The Streamlit App can also be viewed using Google Colab by doing the following:

  1. Upload the "streamlit_app.py" and "requirements.txt" file to your instance on Google Colab
  2. Install the requirements by running:
!pip install -r requirements.txt
  1. Install Pyngrok in your instance:
!pip install pyngrok
  1. Run the following code in your instance:
from pyngrok import ngrok 
public_url = ngrok.connect(port=’8501')
public_url
  1. You can then view the streamlit app on your Google Colab instance by running:
!streamlit run /content/streamlit_app.py & npx localtunnel — port 8501

Running on Local Machine 💻

Since we have multiple containers communcating with each other, I created a bridge network called AIservice. For testing, a docker-compose.yml file has been included so as to run both the API and Streamlit app simultaneously as docker containers.

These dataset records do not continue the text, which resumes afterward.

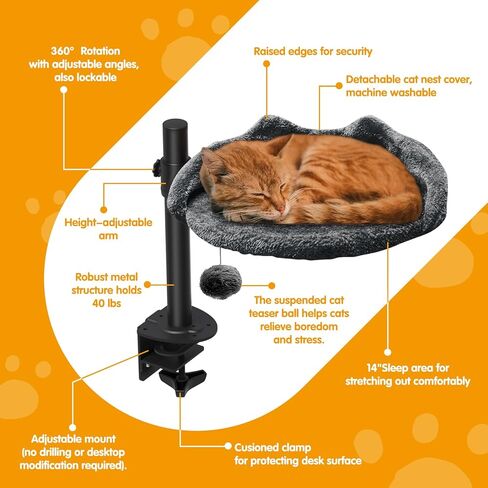 360° Rotation with adjustable angles, also lockable

Raised edges for security

Detachable cat nest cover, machine washable

Height-adjustable arm

Robust metal structure holds 40 lbs

The suspended cat teaser ball helps cats relieve boredom and stress.

14"Sleep area for stretching out comfortably

Adjustable mount (no drilling or desktop modification required).

Cusioned clamp for protecting desk surface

To run the API and the Streamlit app on your local machine do the following:

  1. Clone the repository to your local machine
  2. Install docker and docker-compose if you haven't
  3. Open a bash/cmd in the directory and run:
docker network create AIservice
  1. Then run this command
docker-compose up -d --build
  1. After the above steps have been carried out you can now view the documentation of the API and also the Streamlit app.

To visit the FastAPI documentation go to http://localhost:8000 with a web browser.

To visit the Streamlit UI, visit http://localhost:8501.

Logs can be inspected via:

docker-compose logs

The docker-compose method can also be used to deploy the API and Streamlit app on Heroku(using Dockhero which is not free) or using cloud services such as Microsoft Azure, Amazon Web Services or Google Cloud Platform.

Deployment

The API has been deployed using the dockerfile on heroku.

💻 Deploying the API Assuming you have git and heroku cli installed just carry out the following steps:
  1. Clone the repository
git clone https://github.com/Nneji123/Lung-Cancer-Prediction.git
  1. Change the working directory
cd Lung-Cancer-Prediction
  1. Create the heroku app
heroku create your-app-name 

Replace your-app-name with the name of your choosing.

  1. Set the heroku cli git remote to that app
heroku git:remote your-app-name
  1. Set the heroku stack setting to container
heroku stack:set container
  1. Push to heroku
git push heroku main
💻 Deploying the Streamlit App to Streamlit Cloud

The Streamlit App was deployed using the streamlit cloud and accesses the API deployed on Heroku. To deploy the app using streamlit cloud share do the following:

  1. Fork this repository to your Github account.
  2. Create a Streamlit Account and then navigate to https://streamlit.io/cloud
  3. Create a new app and then choose the repository you cloned and the "streamlit_app.py" and then click deploy.

After the app has been built on the cloud you should then be able to view your app right away!